CARACAS, Venezuela _ It was a ploy that from its outset was a long shot. Before dawn Tuesday, Juan Guaido, his political mentor Leopoldo Lopez and a handful of soldiers who had broken ranks issued a message to Venezuela and the world: The time to topple the authoritarian regime was right now.
By dusk, with the military command still loyal to President Nicolas Maduro, Lopez was seeking asylum in the Chilean ambassador's residence in Caracas and the streets were beginning to empty of the protesters who had heeded Guaido's call to join what he called Operation Liberty.
While likely not a fatal blow to Guaido and the 3-month-old push to unseat Maduro, it was certainly the biggest setback yet. And it raised crucial questions: Will Maduro use this moment to carry out his long-standing threat to jail Guaido once and for all? If he does, how will the U.S., the de facto leader of an international coalition backing Guaido as Venezuela's legitimate leader, respond?

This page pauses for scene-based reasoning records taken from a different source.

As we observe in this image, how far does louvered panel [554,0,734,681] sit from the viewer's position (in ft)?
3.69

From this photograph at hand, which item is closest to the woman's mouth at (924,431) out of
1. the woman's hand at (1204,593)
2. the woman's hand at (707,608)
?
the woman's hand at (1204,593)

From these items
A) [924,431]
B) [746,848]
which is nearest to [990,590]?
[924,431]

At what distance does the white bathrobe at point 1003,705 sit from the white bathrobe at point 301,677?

The Trump administration, which recognized Guaido in January, apparently thought there was an understanding that top aides to Maduro were ready to make the transition. In fact, Secretary of State Mike Pompeo said on CNN, Maduro was on a plane "heading to Havana" when the Russian government talked him out of leaving.

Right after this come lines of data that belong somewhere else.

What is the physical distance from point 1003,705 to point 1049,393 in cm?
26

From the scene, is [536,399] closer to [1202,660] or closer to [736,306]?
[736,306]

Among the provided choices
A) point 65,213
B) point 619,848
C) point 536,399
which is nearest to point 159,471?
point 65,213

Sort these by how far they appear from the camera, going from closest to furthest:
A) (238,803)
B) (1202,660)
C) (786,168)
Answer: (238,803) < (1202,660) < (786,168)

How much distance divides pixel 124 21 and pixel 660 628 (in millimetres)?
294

National security adviser John Bolton called out Venezuela's defense minister and chief justice on Twitter, saying this was their last chance to accept Guaido and escape sanctions or "go down with the ship." Senator Marco Rubio, a Florida Republican who has played a key role in shaping U.S. policy on Venezuela, tweeted that high-ranking Venezuelan officials who publicly support Maduro had "been working to get him out" and that their double cross would soon be exposed.
Defense Minister Vladimir Padrino Lopez, one of those officials, took to the airwaves to declare the people involved in the attempted takeover "ridiculous," calling what had happened "a mediocre coup."

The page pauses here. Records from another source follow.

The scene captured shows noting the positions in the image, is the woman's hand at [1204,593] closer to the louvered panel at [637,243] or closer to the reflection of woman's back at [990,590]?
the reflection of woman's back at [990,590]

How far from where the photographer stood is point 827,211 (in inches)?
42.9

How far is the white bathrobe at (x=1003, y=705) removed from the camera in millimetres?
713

Bolton insisted that it wasn't in fact a coup d'etat because Maduro had stolen last year's election; Guaido, as the head of the national assembly, is the constitutionally mandated interim president. He said "Cuban thugs" were threatening members of the Venezuelan military who might otherwise defect. President Donald Trump later threatened a "full and complete" embargo of Cuba.
Tuesday's events _ coming a day before planned nationwide anti-government demonstrations _ began with the escape of Lopez, a former mayor of a Caracas district who in 2015 was sentenced to almost 14 years in prison on charges including inciting violence. He was released to house arrest in July 2017 under orders to keep quiet, and his sudden appearance with Guaido was a dramatic turn.
The sun was coming up as Guaido announced the "final phase" of the effort to end Maduro's disastrous rule, which has driven the once-wealthy oil power into chaos and near starvation.
"This is the morning for all us to go out to the streets, civilians and soldiers," Lopez said as he stood with Guaido near a military airbase in eastern Caracas. He said he had been freed by his captors. "Today, we are convinced this process is irreversible."
For more than 10 hours, Caracas and dozens of other cities rang with the boom of tear gas as government troops quelled protests. National police and guardsmen using armored vehicles blocked main arteries and turned back crowds with volleys of plastic buckshot. Supporters of Maduro asked for residents to rally outside Miraflores, the presidential palace, in a show of strength, and hundreds did.
CNN reported that it and the BBC had been taken off pay-TV. YouTube, Bing, Google and Android services were restricted in Venezuela, according to NetBlocks, an organization that monitors cybersecurity and freedom on the internet.
There was throughout the day a chimerical quality to the opposition endeavor, not unlike Guaido's January announcement that he was taking the reins of government. He has named ambassadors and officials and been recognized by more than 50 nations. Without the power of the military, his presidency has been an act purely of symbolism.
There's no doubt that across the country, and within its governing bureaucracy, there is profound discontent with Maduro and broad support for a transition. Guaido and his advisers believed that by declaring an uprising they might actually be able to create one.
For a while, it seemed possible. As protesters threw rocks and Molotov cocktails, dozens of exiled military officers stood at the ready in the Colombian border city of Cucuta. But they didn't cross the bridge into Venezuela, ordered back to their hotels by Guaido's local representatives, according to Jose Nieto, a former sergeant major in the National Guard.
In the afternoon, Lopez, along with his wife and one of their daughters, entered the Chilean ambassadorial residence. That country hasn't had an ambassador in Venezuela since last year. "Chile reaffirms its solidarity with Venezuela democrats," Foreign Minister Roberto Ampuero said in a tweet.
At the State Department in Washington, Elliott Abrams, the U.S. special envoy for Venezuela, said he wouldn't "make predictions about what's going to happen right now or tomorrow or the day after." Guaido's Operation Liberty, he added, "was not done out of the blue. It was done as part of a long process of trying to restore the constitution."
Guaido said on Twitter that the opposition was "in a process that is unstoppable." As the streets emptied, he seemed to have been proven wrong, but there was still hope.
"Either we continue to come out and protest, or we resign ourselves to the way things are for another 20 years or longer," said Alejandro Coiman, a 25-year-old student, as he walked across eerily quiet eastern Caracas. "The match has been struck. There's no turning back."